### Written instruction
Please reproduce every line of the listing below word for word, leaving the pictures out of your output.

Data drawn from a collection
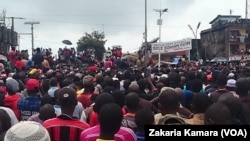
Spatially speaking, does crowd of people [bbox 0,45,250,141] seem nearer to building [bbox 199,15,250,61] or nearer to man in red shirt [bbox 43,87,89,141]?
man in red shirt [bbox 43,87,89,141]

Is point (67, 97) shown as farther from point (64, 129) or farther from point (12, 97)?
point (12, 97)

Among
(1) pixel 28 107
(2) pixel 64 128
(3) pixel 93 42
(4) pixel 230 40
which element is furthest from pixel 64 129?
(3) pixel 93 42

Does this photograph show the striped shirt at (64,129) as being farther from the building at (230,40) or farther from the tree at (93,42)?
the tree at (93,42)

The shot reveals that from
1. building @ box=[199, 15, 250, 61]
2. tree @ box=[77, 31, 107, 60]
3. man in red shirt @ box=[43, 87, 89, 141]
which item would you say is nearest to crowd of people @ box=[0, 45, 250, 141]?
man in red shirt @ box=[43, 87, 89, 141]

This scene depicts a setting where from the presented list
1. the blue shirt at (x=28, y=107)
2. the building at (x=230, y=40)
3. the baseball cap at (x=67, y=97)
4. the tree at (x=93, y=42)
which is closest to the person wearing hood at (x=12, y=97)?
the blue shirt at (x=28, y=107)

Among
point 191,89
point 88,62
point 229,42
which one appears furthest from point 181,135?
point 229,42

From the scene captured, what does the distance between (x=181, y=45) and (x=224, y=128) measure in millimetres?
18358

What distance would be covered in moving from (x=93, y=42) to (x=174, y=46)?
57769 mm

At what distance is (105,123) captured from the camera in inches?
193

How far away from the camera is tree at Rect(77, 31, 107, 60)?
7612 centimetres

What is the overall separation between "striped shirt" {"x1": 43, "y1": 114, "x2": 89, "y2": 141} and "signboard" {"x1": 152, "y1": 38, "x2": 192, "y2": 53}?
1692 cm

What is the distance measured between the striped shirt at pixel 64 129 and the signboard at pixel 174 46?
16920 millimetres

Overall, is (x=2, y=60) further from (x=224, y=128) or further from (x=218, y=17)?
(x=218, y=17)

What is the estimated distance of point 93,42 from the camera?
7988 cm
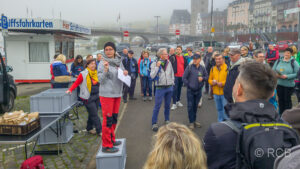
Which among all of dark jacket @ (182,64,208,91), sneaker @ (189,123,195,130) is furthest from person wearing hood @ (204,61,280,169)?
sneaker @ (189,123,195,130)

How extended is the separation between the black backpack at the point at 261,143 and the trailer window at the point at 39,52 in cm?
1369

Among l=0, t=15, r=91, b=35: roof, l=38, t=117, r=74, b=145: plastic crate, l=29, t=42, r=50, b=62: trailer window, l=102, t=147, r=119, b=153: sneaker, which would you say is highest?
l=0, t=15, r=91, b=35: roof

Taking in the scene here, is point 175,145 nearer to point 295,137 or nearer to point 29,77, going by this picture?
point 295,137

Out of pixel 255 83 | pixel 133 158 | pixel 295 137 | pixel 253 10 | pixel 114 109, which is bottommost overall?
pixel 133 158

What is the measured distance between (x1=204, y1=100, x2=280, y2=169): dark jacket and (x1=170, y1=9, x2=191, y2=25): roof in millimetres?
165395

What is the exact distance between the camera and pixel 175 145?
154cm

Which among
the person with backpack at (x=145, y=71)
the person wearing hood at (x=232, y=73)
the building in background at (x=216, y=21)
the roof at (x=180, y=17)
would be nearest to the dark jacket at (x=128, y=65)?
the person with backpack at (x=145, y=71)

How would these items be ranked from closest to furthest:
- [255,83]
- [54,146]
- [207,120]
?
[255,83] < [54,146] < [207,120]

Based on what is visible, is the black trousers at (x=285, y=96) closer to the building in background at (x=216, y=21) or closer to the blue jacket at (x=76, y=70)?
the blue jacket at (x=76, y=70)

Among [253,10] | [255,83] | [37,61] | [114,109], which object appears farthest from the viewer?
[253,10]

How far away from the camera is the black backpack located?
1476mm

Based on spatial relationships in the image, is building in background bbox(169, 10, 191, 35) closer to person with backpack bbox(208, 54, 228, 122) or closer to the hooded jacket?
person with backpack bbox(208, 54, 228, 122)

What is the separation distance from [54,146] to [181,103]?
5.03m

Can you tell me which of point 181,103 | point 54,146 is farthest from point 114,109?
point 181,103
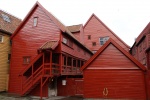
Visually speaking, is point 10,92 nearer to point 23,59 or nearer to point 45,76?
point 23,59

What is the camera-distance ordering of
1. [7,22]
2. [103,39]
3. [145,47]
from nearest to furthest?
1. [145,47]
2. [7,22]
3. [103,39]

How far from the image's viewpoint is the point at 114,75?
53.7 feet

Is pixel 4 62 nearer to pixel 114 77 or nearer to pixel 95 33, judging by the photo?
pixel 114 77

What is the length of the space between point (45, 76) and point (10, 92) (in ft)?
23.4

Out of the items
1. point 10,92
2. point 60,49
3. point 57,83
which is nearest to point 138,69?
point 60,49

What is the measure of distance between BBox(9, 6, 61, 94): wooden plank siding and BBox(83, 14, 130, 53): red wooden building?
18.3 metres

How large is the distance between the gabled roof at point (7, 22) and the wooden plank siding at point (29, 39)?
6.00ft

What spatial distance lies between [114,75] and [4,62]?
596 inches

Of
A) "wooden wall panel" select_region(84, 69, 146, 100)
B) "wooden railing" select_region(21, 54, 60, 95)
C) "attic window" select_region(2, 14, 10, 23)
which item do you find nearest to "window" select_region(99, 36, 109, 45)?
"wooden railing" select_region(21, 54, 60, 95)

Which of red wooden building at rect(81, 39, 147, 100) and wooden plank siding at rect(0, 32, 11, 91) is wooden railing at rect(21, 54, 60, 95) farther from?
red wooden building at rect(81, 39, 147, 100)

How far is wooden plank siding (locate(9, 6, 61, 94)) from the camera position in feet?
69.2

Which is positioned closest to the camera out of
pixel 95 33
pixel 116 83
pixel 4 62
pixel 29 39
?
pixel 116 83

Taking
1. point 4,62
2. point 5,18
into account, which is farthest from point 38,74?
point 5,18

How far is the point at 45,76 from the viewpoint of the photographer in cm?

### Full output
Spatially speaking, does crowd of people [bbox 0,45,250,141] seem nearer to building [bbox 199,15,250,61] or nearer to man in red shirt [bbox 43,87,89,141]?
man in red shirt [bbox 43,87,89,141]

Is point (67, 97) shown as farther from point (64, 129) or farther from point (12, 97)?
point (12, 97)

Among
(1) pixel 28 107
(2) pixel 64 128
(3) pixel 93 42
(4) pixel 230 40
which element is furthest from pixel 64 129?
(3) pixel 93 42

Does this photograph show the striped shirt at (64,129) as being farther from the building at (230,40) or farther from the tree at (93,42)?
the tree at (93,42)

The shot reveals that from
1. building @ box=[199, 15, 250, 61]
2. tree @ box=[77, 31, 107, 60]
3. man in red shirt @ box=[43, 87, 89, 141]
which item would you say is nearest to crowd of people @ box=[0, 45, 250, 141]?
man in red shirt @ box=[43, 87, 89, 141]

This scene depicts a setting where from the presented list
1. the blue shirt at (x=28, y=107)
2. the building at (x=230, y=40)
3. the baseball cap at (x=67, y=97)
4. the tree at (x=93, y=42)
which is closest to the person wearing hood at (x=12, y=97)?
the blue shirt at (x=28, y=107)

Among
point 191,89
point 88,62
point 229,42
which one appears furthest from point 181,135?
point 229,42

From the scene captured, what does the distance between (x=181, y=45) and (x=224, y=128) measure in millimetres?
18358

What distance would be covered in moving from (x=93, y=42) to (x=174, y=46)?
57769 mm

At what distance is (105,123) captured from the camera in inches?
193

How far away from the camera is tree at Rect(77, 31, 107, 60)?
7612 centimetres

What is the overall separation between "striped shirt" {"x1": 43, "y1": 114, "x2": 89, "y2": 141} and "signboard" {"x1": 152, "y1": 38, "x2": 192, "y2": 53}?
1692 cm

What is the distance measured between the striped shirt at pixel 64 129 and the signboard at pixel 174 46?
16920 millimetres

Overall, is (x=2, y=60) further from (x=224, y=128) or further from (x=218, y=17)?
(x=218, y=17)

What is the estimated distance of point 93,42 from the camera?
7988 cm
Which among all of dark jacket @ (182,64,208,91), sneaker @ (189,123,195,130) is furthest from person wearing hood @ (204,61,280,169)?
sneaker @ (189,123,195,130)

How extended is the separation between the black backpack at the point at 261,143 and the trailer window at the point at 39,52 in cm?
1369

Among l=0, t=15, r=91, b=35: roof, l=38, t=117, r=74, b=145: plastic crate, l=29, t=42, r=50, b=62: trailer window, l=102, t=147, r=119, b=153: sneaker, which would you say is highest?
l=0, t=15, r=91, b=35: roof

Taking in the scene here, is point 175,145 nearer to point 295,137 or nearer to point 29,77, going by this picture?
point 295,137

Out of pixel 255 83 | pixel 133 158 | pixel 295 137 | pixel 253 10 | pixel 114 109, which is bottommost overall?
pixel 133 158

What is the measured distance between (x1=204, y1=100, x2=280, y2=169): dark jacket and (x1=170, y1=9, x2=191, y2=25): roof in millimetres?
165395

What is the exact distance between the camera and pixel 175 145?
154cm

Which among
the person with backpack at (x=145, y=71)
the person wearing hood at (x=232, y=73)
the building in background at (x=216, y=21)
the roof at (x=180, y=17)
would be nearest to the dark jacket at (x=128, y=65)?
the person with backpack at (x=145, y=71)

How would these items be ranked from closest to furthest:
- [255,83]
- [54,146]
- [207,120]
?
[255,83] < [54,146] < [207,120]

Based on what is visible, is the black trousers at (x=285, y=96) closer to the building in background at (x=216, y=21) or closer to the blue jacket at (x=76, y=70)?
the blue jacket at (x=76, y=70)

Among [253,10] | [255,83] | [37,61] | [114,109], which object appears farthest from the viewer?
[253,10]

How far away from the camera is the black backpack located?
1476mm

Based on spatial relationships in the image, is building in background bbox(169, 10, 191, 35) closer to person with backpack bbox(208, 54, 228, 122) or closer to the hooded jacket?
person with backpack bbox(208, 54, 228, 122)

What is the separation distance from [54,146] to [181,103]?
5.03m

Can you tell me which of point 181,103 | point 54,146 is farthest from point 114,109?
point 181,103
Visually speaking, is point 10,92 nearer to point 23,59 or nearer to point 45,76?
point 23,59

What is the camera-distance ordering of
1. [7,22]
2. [103,39]
3. [145,47]
from nearest to furthest?
1. [145,47]
2. [7,22]
3. [103,39]

How far from the image's viewpoint is the point at 114,75?
53.7 feet

Is pixel 4 62 nearer to pixel 114 77 or nearer to pixel 95 33, judging by the photo?
pixel 114 77

What is the length of the space between point (45, 76) and point (10, 92) (in ft)?
23.4

Out of the items
1. point 10,92
2. point 60,49
3. point 57,83
which is nearest to point 138,69?
point 60,49

What is the measure of distance between BBox(9, 6, 61, 94): wooden plank siding and BBox(83, 14, 130, 53): red wooden building?
18.3 metres

How large is the distance between the gabled roof at point (7, 22) and the wooden plank siding at point (29, 39)?
6.00ft

What spatial distance lies between [114,75] and [4,62]?
596 inches

Of
A) "wooden wall panel" select_region(84, 69, 146, 100)
B) "wooden railing" select_region(21, 54, 60, 95)
C) "attic window" select_region(2, 14, 10, 23)
which item do you find nearest to "window" select_region(99, 36, 109, 45)?
"wooden railing" select_region(21, 54, 60, 95)

Which of red wooden building at rect(81, 39, 147, 100) and wooden plank siding at rect(0, 32, 11, 91) is wooden railing at rect(21, 54, 60, 95) farther from?
red wooden building at rect(81, 39, 147, 100)

How far is wooden plank siding (locate(9, 6, 61, 94)) from the camera position in feet?
69.2

Which is positioned closest to the camera out of
pixel 95 33
pixel 116 83
pixel 4 62
pixel 29 39
?
pixel 116 83

Taking
1. point 4,62
2. point 5,18
into account, which is farthest from point 38,74?
point 5,18

How far is the point at 45,76 from the viewpoint of the photographer in cm?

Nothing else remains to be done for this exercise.